Segment Start: Information given

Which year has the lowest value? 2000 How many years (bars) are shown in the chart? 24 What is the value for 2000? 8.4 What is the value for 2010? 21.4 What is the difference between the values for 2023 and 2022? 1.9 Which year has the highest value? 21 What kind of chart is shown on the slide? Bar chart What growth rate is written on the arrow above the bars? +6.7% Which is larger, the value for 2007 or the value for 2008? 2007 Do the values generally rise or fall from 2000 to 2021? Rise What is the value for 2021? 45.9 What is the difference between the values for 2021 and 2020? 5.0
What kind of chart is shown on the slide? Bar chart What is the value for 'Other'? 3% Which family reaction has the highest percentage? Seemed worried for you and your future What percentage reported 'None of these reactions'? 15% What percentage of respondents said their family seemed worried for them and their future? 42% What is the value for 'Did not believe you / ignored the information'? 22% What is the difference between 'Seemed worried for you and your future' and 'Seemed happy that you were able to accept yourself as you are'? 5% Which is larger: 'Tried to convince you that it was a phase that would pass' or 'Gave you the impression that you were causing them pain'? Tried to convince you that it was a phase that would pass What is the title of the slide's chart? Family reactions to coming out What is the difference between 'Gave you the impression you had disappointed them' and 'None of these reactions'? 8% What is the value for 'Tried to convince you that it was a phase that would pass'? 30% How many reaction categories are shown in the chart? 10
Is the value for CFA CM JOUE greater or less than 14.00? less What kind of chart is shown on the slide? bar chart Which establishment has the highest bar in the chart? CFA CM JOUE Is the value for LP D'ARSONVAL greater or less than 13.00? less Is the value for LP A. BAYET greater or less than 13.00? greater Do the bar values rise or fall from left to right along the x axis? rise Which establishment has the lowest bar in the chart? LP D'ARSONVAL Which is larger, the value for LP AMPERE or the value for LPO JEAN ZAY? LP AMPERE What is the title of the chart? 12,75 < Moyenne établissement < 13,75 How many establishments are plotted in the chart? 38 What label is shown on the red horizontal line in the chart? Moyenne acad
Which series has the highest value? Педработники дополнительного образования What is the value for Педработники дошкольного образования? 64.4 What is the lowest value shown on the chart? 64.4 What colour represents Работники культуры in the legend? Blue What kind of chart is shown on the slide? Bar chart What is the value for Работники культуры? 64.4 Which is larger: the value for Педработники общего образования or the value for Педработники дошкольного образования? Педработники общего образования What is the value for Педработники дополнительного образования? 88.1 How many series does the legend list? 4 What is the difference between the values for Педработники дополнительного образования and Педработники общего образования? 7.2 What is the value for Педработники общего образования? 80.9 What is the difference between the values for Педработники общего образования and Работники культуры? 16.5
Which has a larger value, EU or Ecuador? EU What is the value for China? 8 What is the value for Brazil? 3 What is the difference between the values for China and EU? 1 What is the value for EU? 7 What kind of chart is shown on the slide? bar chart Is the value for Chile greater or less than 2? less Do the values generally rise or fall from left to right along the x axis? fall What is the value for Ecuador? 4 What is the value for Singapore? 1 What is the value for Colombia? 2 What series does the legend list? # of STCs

Segment End: Information given

Count the lines above that contain the string "does", treating uppercase and lowercase as different. Reply with the number alone.

2